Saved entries
----

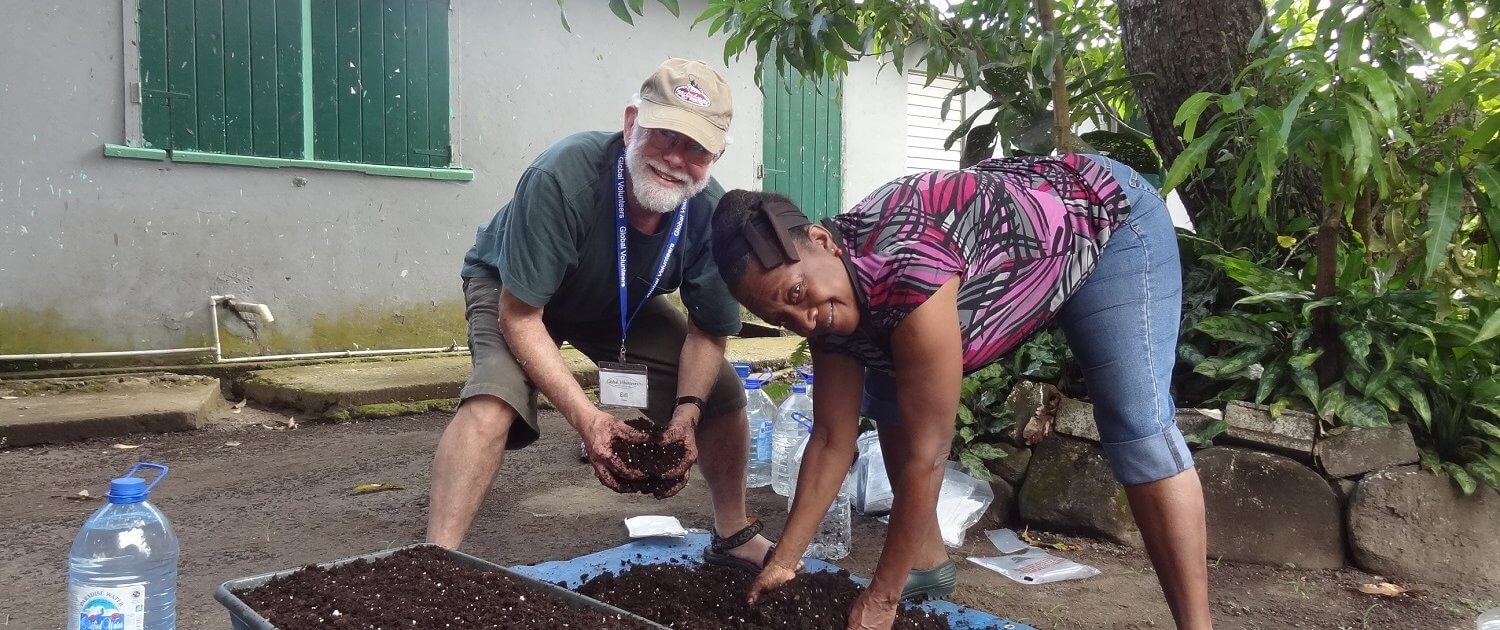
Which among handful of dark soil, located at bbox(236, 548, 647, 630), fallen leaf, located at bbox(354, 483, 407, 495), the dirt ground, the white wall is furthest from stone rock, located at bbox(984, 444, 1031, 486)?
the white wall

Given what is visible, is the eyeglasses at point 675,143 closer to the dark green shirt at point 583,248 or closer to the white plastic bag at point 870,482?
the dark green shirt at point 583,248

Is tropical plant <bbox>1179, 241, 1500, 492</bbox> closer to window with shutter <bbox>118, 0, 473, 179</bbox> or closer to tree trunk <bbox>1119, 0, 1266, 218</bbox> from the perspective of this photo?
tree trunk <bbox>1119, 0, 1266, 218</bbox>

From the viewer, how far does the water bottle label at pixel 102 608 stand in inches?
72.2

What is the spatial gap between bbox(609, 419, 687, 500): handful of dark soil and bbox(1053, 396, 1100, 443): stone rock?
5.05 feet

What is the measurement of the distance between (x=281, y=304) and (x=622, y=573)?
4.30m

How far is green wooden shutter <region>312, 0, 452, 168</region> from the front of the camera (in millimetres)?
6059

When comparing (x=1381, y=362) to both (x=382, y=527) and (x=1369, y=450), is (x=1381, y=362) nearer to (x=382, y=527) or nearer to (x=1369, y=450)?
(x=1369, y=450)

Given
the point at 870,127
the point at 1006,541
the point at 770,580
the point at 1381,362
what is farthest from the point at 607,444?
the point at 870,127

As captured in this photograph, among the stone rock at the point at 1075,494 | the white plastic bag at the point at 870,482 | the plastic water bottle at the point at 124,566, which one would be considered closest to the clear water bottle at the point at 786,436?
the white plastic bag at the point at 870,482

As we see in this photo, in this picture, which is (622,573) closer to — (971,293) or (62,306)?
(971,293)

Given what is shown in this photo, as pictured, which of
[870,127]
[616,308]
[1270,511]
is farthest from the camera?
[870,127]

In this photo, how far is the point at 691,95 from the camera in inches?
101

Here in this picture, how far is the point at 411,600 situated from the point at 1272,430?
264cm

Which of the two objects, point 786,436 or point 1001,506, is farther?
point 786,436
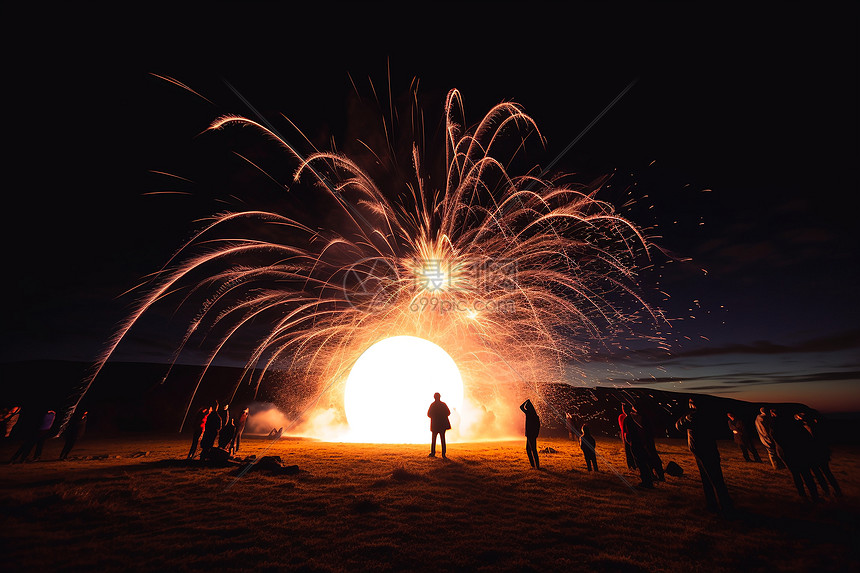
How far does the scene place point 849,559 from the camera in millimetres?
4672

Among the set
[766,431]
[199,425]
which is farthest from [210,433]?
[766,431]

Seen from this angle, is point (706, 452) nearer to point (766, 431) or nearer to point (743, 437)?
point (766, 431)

----

--- Given instruction ---
Reproduce each record above by retyping it exactly; omit all images.

--- Finished answer ---
Which among handful of dark soil, located at bbox(236, 548, 647, 630), fallen leaf, located at bbox(354, 483, 407, 495), the dirt ground, the white wall is furthest from stone rock, located at bbox(984, 444, 1031, 486)?
the white wall

Given what is visible, is the eyeglasses at point 675,143 closer to the dark green shirt at point 583,248 or closer to the white plastic bag at point 870,482?
the dark green shirt at point 583,248

Is tropical plant <bbox>1179, 241, 1500, 492</bbox> closer to window with shutter <bbox>118, 0, 473, 179</bbox> or closer to tree trunk <bbox>1119, 0, 1266, 218</bbox> from the perspective of this photo?
tree trunk <bbox>1119, 0, 1266, 218</bbox>

From the viewer, how far does the water bottle label at pixel 102 608 stand in inches?
72.2

What is the spatial gap between bbox(609, 419, 687, 500): handful of dark soil and bbox(1053, 396, 1100, 443): stone rock?
5.05 feet

What is the measurement of the distance between (x=281, y=304) and (x=622, y=573)?
4.30m

How far is green wooden shutter <region>312, 0, 452, 168</region> from the front of the camera (in millimetres)?
6059

When comparing (x=1381, y=362) to both (x=382, y=527) and (x=1369, y=450), is (x=1381, y=362) nearer to (x=382, y=527) or nearer to (x=1369, y=450)?
(x=1369, y=450)

Given
the point at 870,127
the point at 1006,541
the point at 770,580
the point at 1381,362
what is farthest from the point at 607,444?
the point at 870,127

As captured in this photograph, among the stone rock at the point at 1075,494 | the white plastic bag at the point at 870,482 | the plastic water bottle at the point at 124,566, which one would be considered closest to the clear water bottle at the point at 786,436?
the white plastic bag at the point at 870,482

As we see in this photo, in this picture, which is (622,573) closer to — (971,293) or (62,306)?
(971,293)

Given what is shown in this photo, as pictured, which of
[870,127]
[616,308]
[1270,511]
is farthest from the camera?
[870,127]

In this photo, how far is the point at 691,95 from the camera in inches?
101

Here in this picture, how far is the point at 411,600 situated from the point at 1272,430?
264cm

Which of the two objects, point 786,436 or point 1001,506, is farther?
point 786,436
How far does the scene place point 849,559 from the camera in millimetres?
4672

Among the set
[766,431]
[199,425]
which is farthest from [210,433]?
[766,431]

Seen from this angle, is point (706, 452) nearer to point (766, 431) or nearer to point (743, 437)?
point (766, 431)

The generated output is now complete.